Break time was over.
They answered him with a fresh volley. Most of their missiles went wild. Only by sheer numbers, two struck home. A rock drew blood on Swahn's face, and a beer bottle slammed into his bad leg. He slid down the pillar to lie flat upon the marble slab.
And Oren came running.
Dave Hardy saw headlights slowing down in his rearview mirror. He had stayed too long on Paulson Lane -and the story was no longer exclusive to the reporter who had paid him. A van with a news-show logo pulled up beside his truck, and he could hear the static chatter of a police scanner.
Swahn must have called for help. Highway Patrol cars and deputies in jeeps were en route from all quarters of the county.
The van's passenger door opened, and a man's head and shoulders appeared over the roof. His camera was aimed at the pickup truck.
Dave sank down low in his seat.
I'm so screwed.
No matter what road he took, he would run into the law in oncoming traffic.
The van's driver leaned out the window and extended a microphone. "I almost didn't recognize you out of uniform. You're a deputy, right?" Inspiration.
"Yeah, I'm the first responder." Dave gave the man a short salute, then started his engine and put his pickup truck in gear.
Gaining the portico, Oren knelt down beside the fallen William Swahn and whispered, "Close your eyes. Don't move." He called out to the anonymous shapes who stood before the lights. "He's dead! You killed him!"
Here and there, rocks and bottles thudded to the ground.
Oren understood the ugliest things about mobs. This one had just lost its reason for being. Cohesion was dissolving as some edged away from the pack, a sign that self-preservation had trumped herd instinct. But the mob might rise again as one body, one mind-in seconds. The window for action was small.
The time was now.
He picked up Swahn's cane and held it high as he walked toward the lights. "I'm the law!" he yelled. "And now I'm gonna start cracking heads, and every man I mark is going to jail!"
Though blinded by headlights, his eyes were wide open as he walked into the fray with the slow resolution of a tank. Swinging the cane in wide circles, he connected with flesh and bone. Beyond the bright lights, car doors were opening. One engine starting up and then another. Twin balls of light were backing away, men walking away, and some were on the run.
Squinting now, blurred sight returning, his cane hit a man's skull and felled him, and this one crawled away.
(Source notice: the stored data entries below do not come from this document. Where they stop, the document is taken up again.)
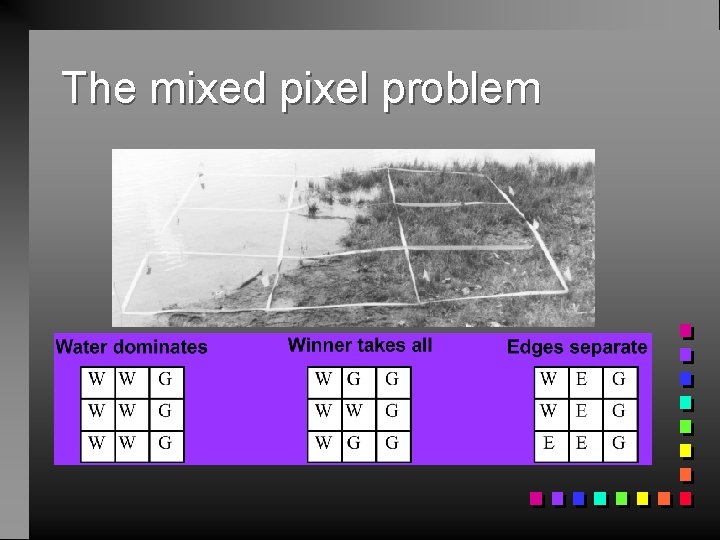 The mixed pixel problem

Water dominates

| W | W | G |
|---|---|---|
| W | W | G |
| W | W | G |

Winner takes all

| W | G | G |
|---|---|---|
| W | W | G |
| W | G | G |

Edges separate

| W | E | G |
|---|---|---|
| W | E | G |
| E | E | G |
Other men were frozen, some of them weaving, easy targets. One stood before him, witless. Oren made a mighty swing to bring him down. A tight group of figures were moving toward him-the resurrection of the mob, though a smaller pack, a tinier brain. He turned on them, using the trash-can lid to fend off rocks. His shield and lance were ripped away, and their hands were on him.
Above their heads was a flash of gunfire and a shotgun blast. Standing atop the cabin of a pickup truck, Dave Hardy yelled, "Nobody move!"
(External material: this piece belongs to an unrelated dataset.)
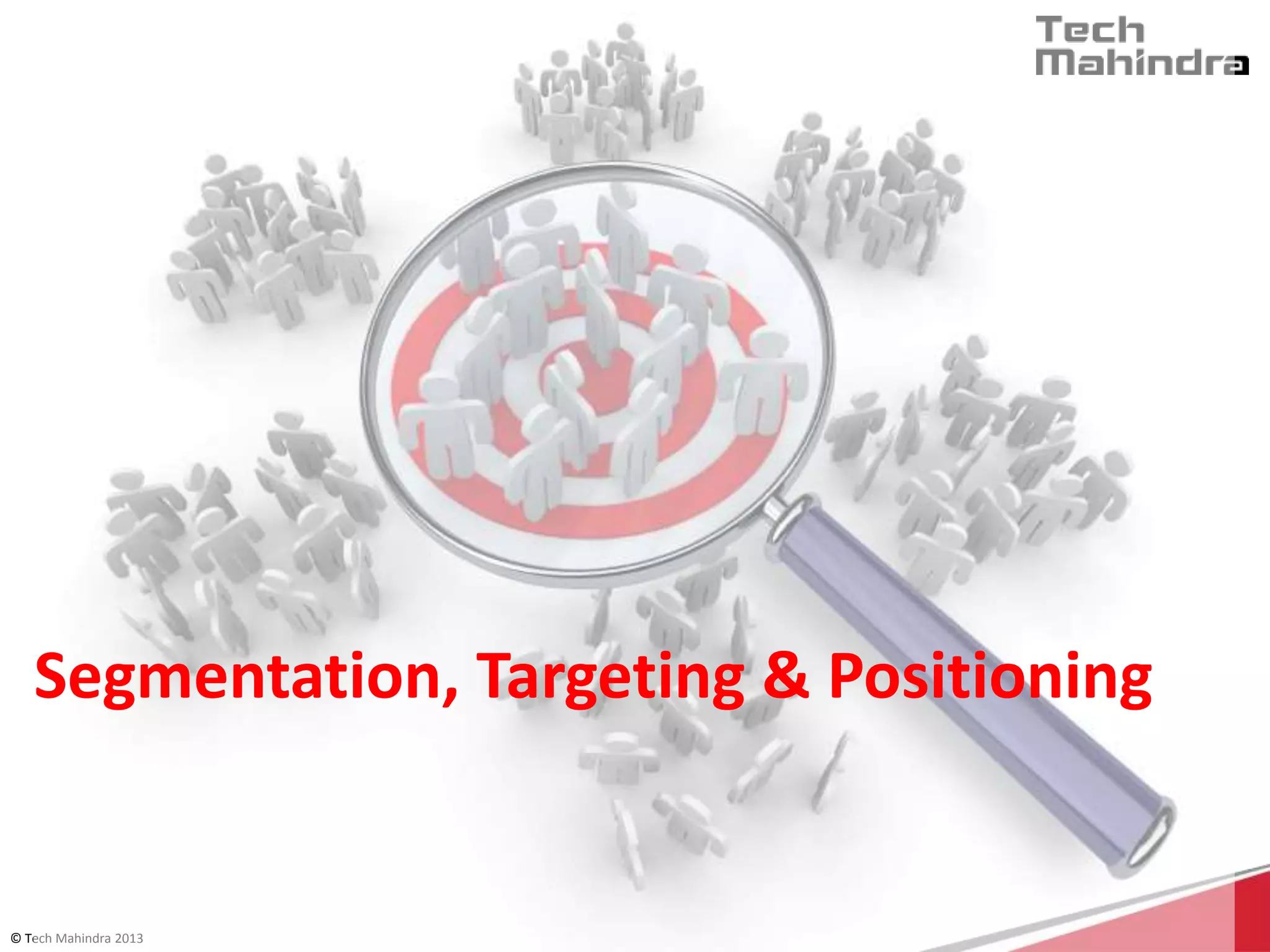 Tech Mahindra

Segmentation, Targeting & Positioning

© Tech Mahindra 2013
And now the last of them scattered, feet running, engines revving, wheels spinning.
All gone.
Broken bottles and a trampled baseball cap, scattered rocks and a lost shoe were lit by the headlights of official vehicles, county and state. Reporters had been corralled at the other end of the driveway, where they screamed about their freedom of the press as their cameras were confiscated. And three men sat on the steps of the portico.
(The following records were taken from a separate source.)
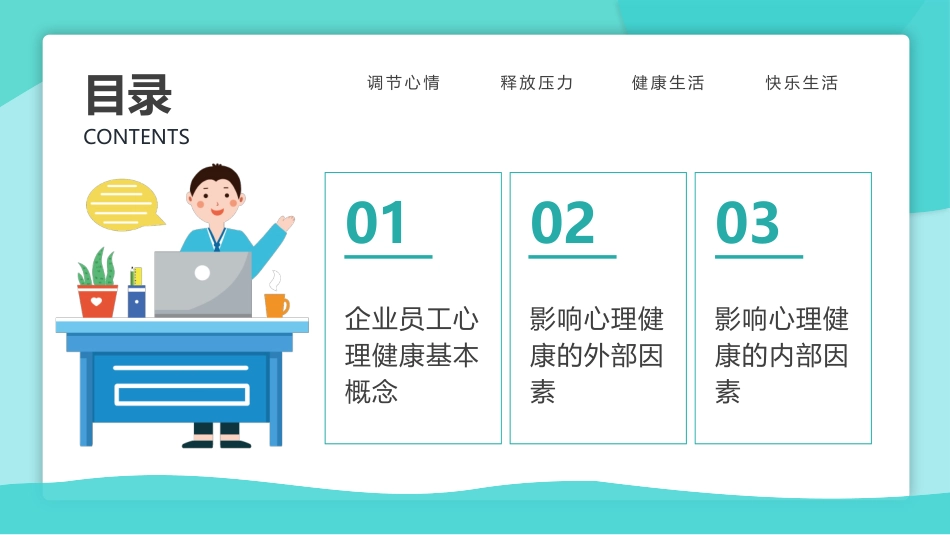 目录
CONTENTS

调节心情　释放压力　健康生活　快乐生活

01
企业员工心理健康基本概念

02
影响心理健康的外部因素

03
影响心理健康的内部因素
Dave Hardy sacrificed the last two beers in his six-pack. He handed a bottle to William Swahn and one to Oren, apologizing because it was no longer cold. "But it'll do for medicinal purposes. You know you're bleeding, right?"
Swahn, still dazed, was slow to lift one hand to his face, touching the wound to his cheek. And now he stared at the blood on his fingers. "I suppose it's bad form to mock people while they're chucking rocks and bottles."